So versetzte Hitler Belgien gleichzeitig mehrere starke psychologische Schläge. Die neuen Kriegsmethoden des Reiches stürzten die belgische Gesellschaft in Schock und Niederwerfung. Gleichzeitiger Betrieb von Segelflugzeugen mit Fallschirmjägern, fast sofortiger Fall der "uneinnehmbaren" Festung, die die deutsche Armee für lange Zeit stoppen sollte; punktgenaue Angriffe der Luftwaffe; der angebliche großangelegte Aufstand der "fünften Kolonne" und die Aktionen der Saboteure demoralisierten die Belgier. Dazu die breite Offensive der Wehrmacht und der schnelle Fall Hollands. Die Deutschen machten alles synchron und blitzschnell. Die Belgier wurden durch eine Reihe mächtiger und überwältigender Schläge niedergestreckt.
Panik
Die belgische Gesellschaft und Führung waren für einen solchen Krieg nicht bereit. Die Belgier fühlten sich hinter den Festungsmauern völlig sicher und rechneten mit der Hilfe der Großmächte (England und Frankreich) und machten einen großen Fehler, entspannten sich und erlitten schnell eine Niederlage. In Belgien warteten sie auf einen Grabenkrieg im Bild des Ersten Weltkriegs, als der größte Teil des Landes außerhalb der Front im Allgemeinen ein gewöhnliches Leben führte, und erhielten einen psychologischen und Blitzkrieg.

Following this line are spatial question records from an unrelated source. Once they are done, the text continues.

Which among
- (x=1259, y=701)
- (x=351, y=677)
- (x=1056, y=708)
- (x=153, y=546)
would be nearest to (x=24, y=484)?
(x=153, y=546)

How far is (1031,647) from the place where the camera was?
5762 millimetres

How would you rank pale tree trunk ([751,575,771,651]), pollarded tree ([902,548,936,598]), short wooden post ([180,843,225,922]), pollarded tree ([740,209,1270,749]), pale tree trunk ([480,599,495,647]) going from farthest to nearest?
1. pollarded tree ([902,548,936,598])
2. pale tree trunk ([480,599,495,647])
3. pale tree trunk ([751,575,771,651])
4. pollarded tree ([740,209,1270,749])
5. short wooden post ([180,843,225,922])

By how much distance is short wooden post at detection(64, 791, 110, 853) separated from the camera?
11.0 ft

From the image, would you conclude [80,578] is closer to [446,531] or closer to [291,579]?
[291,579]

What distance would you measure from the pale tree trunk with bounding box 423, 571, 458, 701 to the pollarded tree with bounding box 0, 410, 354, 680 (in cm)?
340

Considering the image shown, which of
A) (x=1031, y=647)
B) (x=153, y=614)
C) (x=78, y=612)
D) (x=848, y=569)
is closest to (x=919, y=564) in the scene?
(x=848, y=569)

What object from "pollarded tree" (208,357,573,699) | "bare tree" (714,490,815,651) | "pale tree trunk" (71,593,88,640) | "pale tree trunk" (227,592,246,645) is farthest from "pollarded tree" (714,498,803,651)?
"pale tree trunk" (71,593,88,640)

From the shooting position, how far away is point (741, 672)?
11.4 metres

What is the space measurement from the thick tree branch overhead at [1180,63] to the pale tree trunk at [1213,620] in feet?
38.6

Der rasche Fall von Eben-Email und des gesamten Grenzbefestigungssystems löste eine Panikwelle im Land aus. An der Spitze verbreiteten sich Gerüchte über Hochverrat, nur so ließen sich der Zusammenbruch der "uneinnehmbaren" Stellungen und Festungen an der Grenze, die Überquerung des Albertkanals durch die Deutschen erklären. Dann gab es in Brüssel erschreckende Gerüchte über Hitlers Geheimwaffe - Giftgas und "Todesstrahlen". Es gab nichts dergleichen. Berlin während des Zweiten Weltkriegs wagte es nicht, chemische Waffen einzusetzen (die Feinde hatten die gleichen Arsenale). Schnell verbreiteten sich auch Gerüchte über Wellen von Segelflugzeugen mit Giftstoffen, tausende Hitler-Agenten, die im Heck verwüsten, über Vergiftungen von Wasserleitungen und Lebensmitteln. Über korrupte Beamte, die das Land verrieten, über Tausende deutsche Militante, die in Belgien revoltierten.
Die Deutschen lösten eine Kettenreaktion einer Angstepidemie aus. Die demoralisierten und fassungslosen belgischen Behörden durch ihre Aktionen verstärkten nur das Chaos und die allgemeine Panik. Neue schreckliche Gerüchte machten die Runde: ein Staatsstreich in Frankreich, Anhänger eines Bündnisses mit Hitler übernahmen die Macht; Italien griff Frankreich an; die Maginot-Linie fiel und deutsche Truppen waren bereits in Frankreich; alle Dörfer um Lüttich wurden von den Deutschen rücksichtslos zerstört. Sofort füllten sich die Straßen mit Flüchtlingsströmen, die die Truppenbewegung behinderten. Wie im benachbarten Holland brach der Spionagewahn aus und es begann ein dummer Kampf mit der "fünften Kolonne" (deren Umfang stark übertrieben war), die das Hinterland desorganisierte. Ein Strom von Signalen von wachsamen Bürgern, die überall feindliche Agenten, Spione und Fallschirmjäger sahen, überflutete das belgische Militär.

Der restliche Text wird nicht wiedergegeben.